What needs to be done
In the records below, rename every "blue balloon" to "navy balloon" and keep the rest unchanged. Leave the pictures out of your copy.

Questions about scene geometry
○ ○ ○

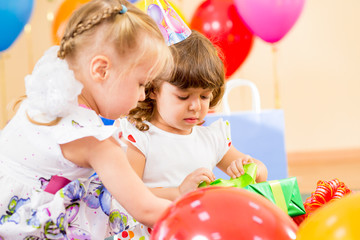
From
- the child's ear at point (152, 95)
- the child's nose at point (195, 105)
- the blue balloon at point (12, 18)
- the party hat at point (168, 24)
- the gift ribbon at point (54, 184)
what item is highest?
the party hat at point (168, 24)

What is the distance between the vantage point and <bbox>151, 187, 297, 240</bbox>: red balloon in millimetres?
652

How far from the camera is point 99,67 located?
2.94 feet

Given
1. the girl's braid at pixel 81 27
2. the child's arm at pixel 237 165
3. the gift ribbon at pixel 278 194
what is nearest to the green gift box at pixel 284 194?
the gift ribbon at pixel 278 194

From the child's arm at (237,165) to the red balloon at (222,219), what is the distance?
43 centimetres

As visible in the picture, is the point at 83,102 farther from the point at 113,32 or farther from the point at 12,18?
the point at 12,18

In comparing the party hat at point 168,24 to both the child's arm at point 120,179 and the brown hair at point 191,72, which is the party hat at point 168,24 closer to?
the brown hair at point 191,72

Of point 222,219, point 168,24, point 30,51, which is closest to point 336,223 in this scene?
point 222,219

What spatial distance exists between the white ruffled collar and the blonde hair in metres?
0.03

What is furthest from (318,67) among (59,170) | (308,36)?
(59,170)

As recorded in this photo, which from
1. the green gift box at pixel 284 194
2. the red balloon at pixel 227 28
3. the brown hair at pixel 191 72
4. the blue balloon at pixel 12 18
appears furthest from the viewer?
the red balloon at pixel 227 28

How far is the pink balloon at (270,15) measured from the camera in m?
2.33

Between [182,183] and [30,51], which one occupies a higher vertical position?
[182,183]

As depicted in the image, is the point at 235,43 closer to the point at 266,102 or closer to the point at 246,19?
the point at 246,19

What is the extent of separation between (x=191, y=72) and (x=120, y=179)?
1.24 ft
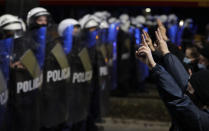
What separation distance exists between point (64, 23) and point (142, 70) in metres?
7.28

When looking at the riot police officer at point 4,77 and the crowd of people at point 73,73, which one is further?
the riot police officer at point 4,77

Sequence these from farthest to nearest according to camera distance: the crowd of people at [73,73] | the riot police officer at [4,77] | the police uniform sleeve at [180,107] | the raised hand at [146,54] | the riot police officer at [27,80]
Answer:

○ ○ ○

Full output
From
- the child's ear at point (152, 95)
- the child's nose at point (195, 105)
- the navy balloon at point (12, 18)
- the party hat at point (168, 24)
- the gift ribbon at point (54, 184)
what item is highest?
the party hat at point (168, 24)

What is the distance between the vantage point and <bbox>151, 187, 297, 240</bbox>: red balloon in millimetres?
652

How far from the camera is point 99,67 located?
2.94 feet

Given
1. the girl's braid at pixel 81 27
2. the child's arm at pixel 237 165
3. the gift ribbon at pixel 278 194
what is nearest to the green gift box at pixel 284 194?
the gift ribbon at pixel 278 194

From the child's arm at (237,165) to the red balloon at (222,219), what is the distance?
43 centimetres

As visible in the picture, is the point at 83,102 farther from the point at 113,32 or farther from the point at 12,18?
the point at 12,18

In comparing the party hat at point 168,24 to both the child's arm at point 120,179 and the brown hair at point 191,72, which is the party hat at point 168,24 closer to?
the brown hair at point 191,72

Of point 222,219, point 168,24, point 30,51, which is closest to point 336,223 in this scene?
point 222,219

What spatial distance exists between the white ruffled collar and the blonde hair in metres?
0.03

What is furthest from (318,67) among (59,170) | (308,36)?
(59,170)

As recorded in this photo, which from
1. the green gift box at pixel 284 194
2. the red balloon at pixel 227 28
3. the brown hair at pixel 191 72
4. the navy balloon at pixel 12 18
appears furthest from the viewer?
the red balloon at pixel 227 28

How far is the pink balloon at (270,15) measured from the camera in m?
2.33

Between [182,183] and [30,51], which one occupies a higher vertical position?
[182,183]

As depicted in the image, is the point at 235,43 closer to the point at 266,102 or closer to the point at 246,19?
the point at 246,19

What is the extent of separation between (x=191, y=72) and (x=120, y=179)?
1.24 ft
What separation distance exists between point (64, 23) and point (142, 70) in metres?
7.28

When looking at the riot police officer at point 4,77 and the crowd of people at point 73,73, which one is further?
the riot police officer at point 4,77

Sequence these from farthest to nearest according to camera distance: the crowd of people at [73,73] | the riot police officer at [4,77] | the police uniform sleeve at [180,107] | the raised hand at [146,54] | the riot police officer at [27,80]
Answer:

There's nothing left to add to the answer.